When I was 35 I looked at myself and determined that my former good looks were just that – former. I had gained ten pounds since turning thirty, I had Crow’s Feet starting to show up around my eyes, and my skin had lost that youthful glow.
At 42, when I surveyed the same aging face I realized that my hair had lost its luster, my upper eyelids were beginning to droop, my eyebrows were fading and my boobs were less perky than they once were. I looked at pictures of myself at thirty-five and was amazed at how perfect I had looked at that age.
At 50 all hell broke loose in the looks department. I started looking at makeup designed for women over 50. My neck had developed a serious case of chicken skin, my butt had slid down the backs of my legs, and my lips and eyebrows had all but disappeared. I looked at pictures from my forties and was struck by how attractive I had been at that age.
It’s no different at 57. I watch videos of myself at 50 and wish I had the same skin and eyes now that I had then. At every age I think I’ve lost any attractiveness I once had. Then at the next stage, I look back and can’t believe how good I looked then, and how devastating the changes have been since then.
I suppose that means that when I’m 70 I’ll look back at 57 and marvel at how good I looked. And at 80 I’ll look back at seventy…etc. etc., etc. I think at 90 I will stop comparing myself to former selves and embrace my wrinkles and jowls as a sign of a life well-lived. Or not.

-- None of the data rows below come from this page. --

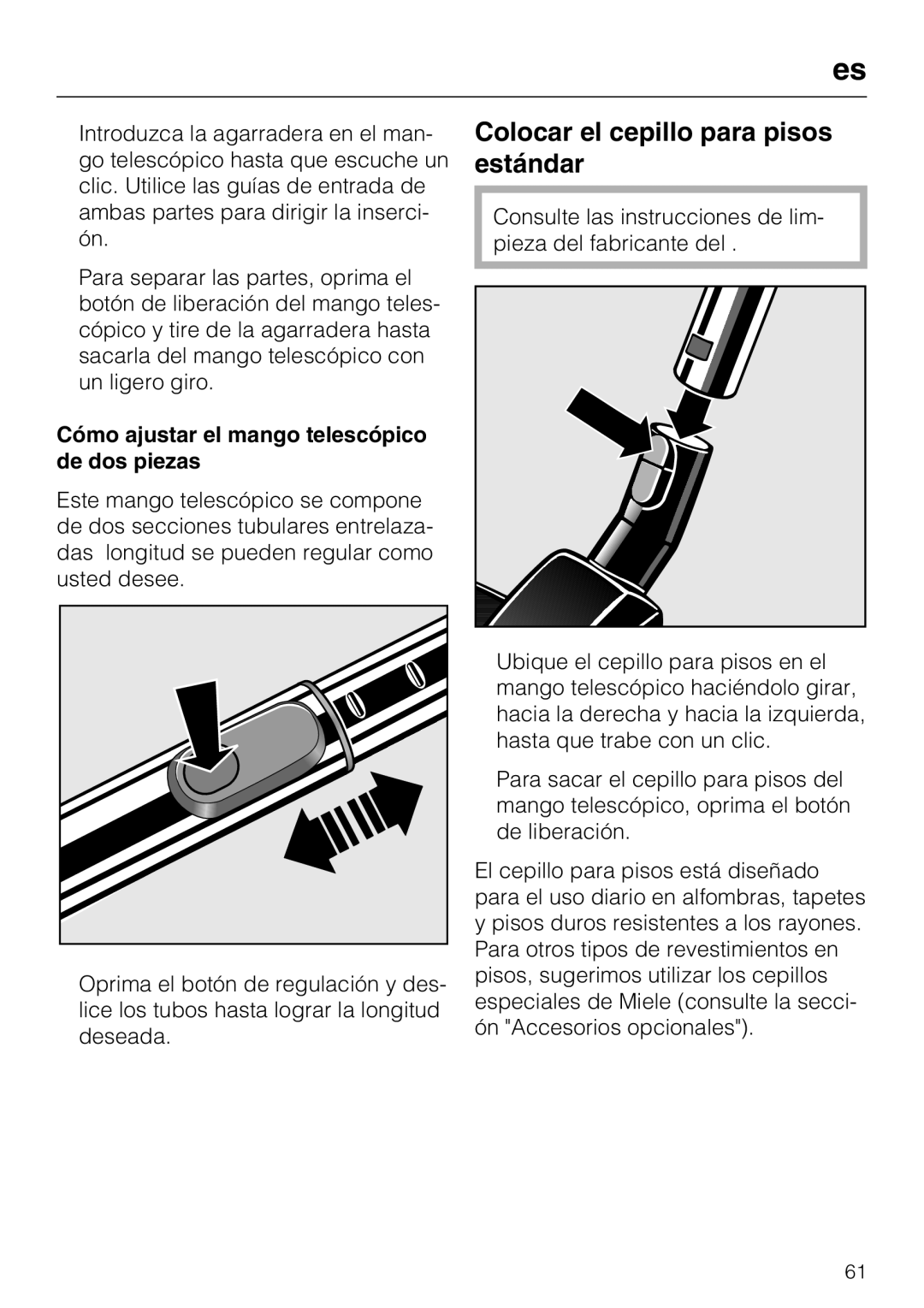 Miele S 8390, S 8380, S 8370 manual Colocar el cepillo para pisos estándar, Cómo ajustar el mango telescópico de dos piezas 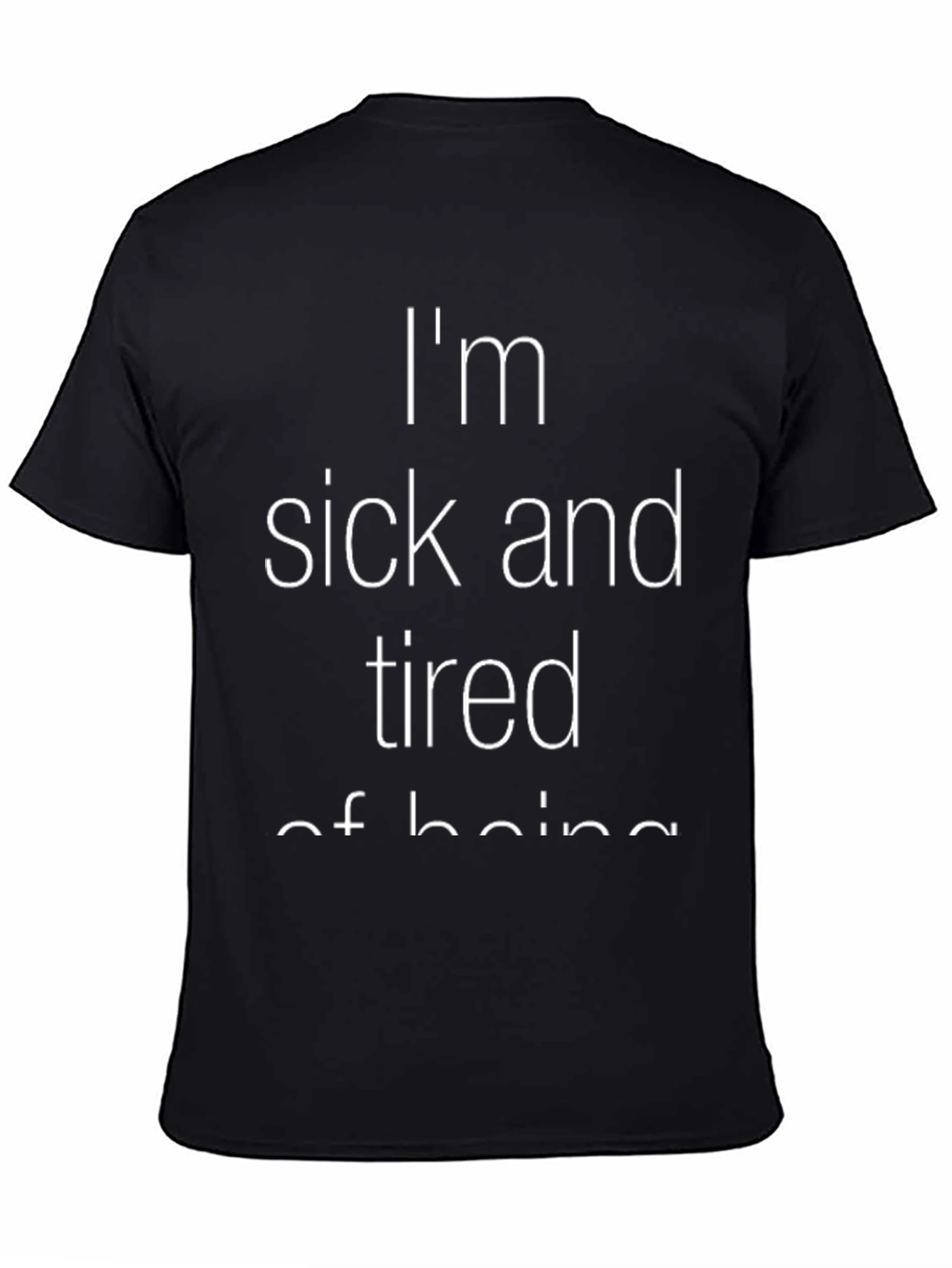 Black Sick and Tired T-Shirt Funny Slogan Tee view 4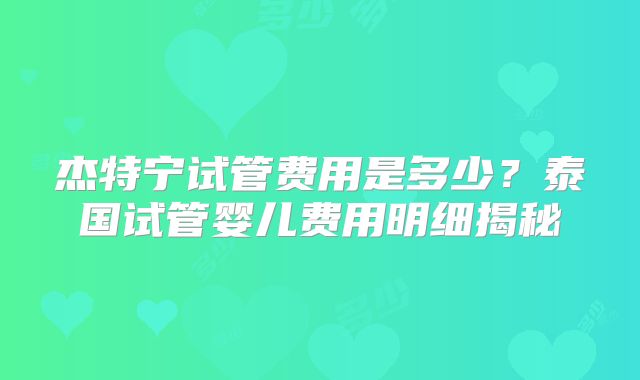 杰特宁试管费用是多少？泰国试管婴儿费用明细揭秘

Our vanity is so deeply ingrained I’m not sure it ever goes away. My adorable little Mother still belts everything to create a smaller waistline. She stresses over her hair, and loves to get makeovers in department stores. Doggone it, she was a petite, cute, sexy little thing once – and in her mind she still is. Just as, in my mind, I am still 29 – a good age for me. I feel as cute and sexy as I was then. Unfortunately it is very clear when I walk into a room that men are not “wanting” me, they are respecting me, if not totally ignoring me. Respect is a good thing. And so is wisdom - and confidence.
Bette Davis said, “Old age is no place for sissies.” But, you know what? It’s easier than being young again. I no longer cry over lost loves and career disappointments. I no longer have to win at racquetball or hate myself for all the things I’m not.
The changes are going to keep happening. I will keep looking back and wondering why I didn’t appreciate myself at all the ages that preceded this one. But with every new stage I will embrace who I have become: a wiser, more balanced, confident woman, belting my blazers to create a waistline and wishing that men still found me HOT!
I just came across this article, although I see it was written a couple of years ago. Timeless, though, and so appropriate! I too have looked at much younger photos of me when I know I was concerned about how I looked and I think, "Wow, I looked really good then, what was I so worried about?" We need to learn to appreciate where we are and when we are. Thanks for your insight!
Posted by: Sonya | August 07, 2008 at 09:13 PM
Does life after menopause actually get better? Right now approaching the change feels pretty crappy. I often feel it is downhill from here. With all the health changes occurring I find it hard to believe that this actually gets better.